What you need to do — Which lines of the records below contain the word "Source"? Copy each of them out.

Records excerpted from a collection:

Segment Open

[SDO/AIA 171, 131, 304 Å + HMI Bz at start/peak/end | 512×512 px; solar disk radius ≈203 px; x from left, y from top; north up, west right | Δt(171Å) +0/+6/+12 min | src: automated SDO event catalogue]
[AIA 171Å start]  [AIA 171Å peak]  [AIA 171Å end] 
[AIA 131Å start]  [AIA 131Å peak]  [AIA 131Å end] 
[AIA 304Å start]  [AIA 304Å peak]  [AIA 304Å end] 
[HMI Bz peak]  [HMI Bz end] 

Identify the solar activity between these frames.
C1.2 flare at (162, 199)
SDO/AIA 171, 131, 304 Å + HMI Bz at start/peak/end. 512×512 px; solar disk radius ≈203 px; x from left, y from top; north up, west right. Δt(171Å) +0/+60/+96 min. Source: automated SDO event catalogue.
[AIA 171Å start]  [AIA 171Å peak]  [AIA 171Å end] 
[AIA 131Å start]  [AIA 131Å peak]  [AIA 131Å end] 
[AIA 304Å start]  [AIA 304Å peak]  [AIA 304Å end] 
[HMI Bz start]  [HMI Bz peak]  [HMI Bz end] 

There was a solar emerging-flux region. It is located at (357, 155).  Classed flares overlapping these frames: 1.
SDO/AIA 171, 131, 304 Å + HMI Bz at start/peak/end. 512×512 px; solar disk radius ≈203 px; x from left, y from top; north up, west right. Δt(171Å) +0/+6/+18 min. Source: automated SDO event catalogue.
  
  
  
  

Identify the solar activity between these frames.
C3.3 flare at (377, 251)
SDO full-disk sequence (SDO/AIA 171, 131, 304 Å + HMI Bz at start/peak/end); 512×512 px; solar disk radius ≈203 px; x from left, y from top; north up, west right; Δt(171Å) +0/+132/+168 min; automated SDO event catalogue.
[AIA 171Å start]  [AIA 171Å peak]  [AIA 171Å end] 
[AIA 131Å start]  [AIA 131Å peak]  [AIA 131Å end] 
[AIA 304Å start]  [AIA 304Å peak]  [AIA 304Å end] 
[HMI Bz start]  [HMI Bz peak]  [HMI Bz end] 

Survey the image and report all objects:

Segment Closed

Reply to the exercise —
SDO/AIA 171, 131, 304 Å + HMI Bz at start/peak/end. 512×512 px; solar disk radius ≈203 px; x from left, y from top; north up, west right. Δt(171Å) +0/+60/+96 min. Source: automated SDO event catalogue.
SDO/AIA 171, 131, 304 Å + HMI Bz at start/peak/end. 512×512 px; solar disk radius ≈203 px; x from left, y from top; north up, west right. Δt(171Å) +0/+6/+18 min. Source: automated SDO event catalogue.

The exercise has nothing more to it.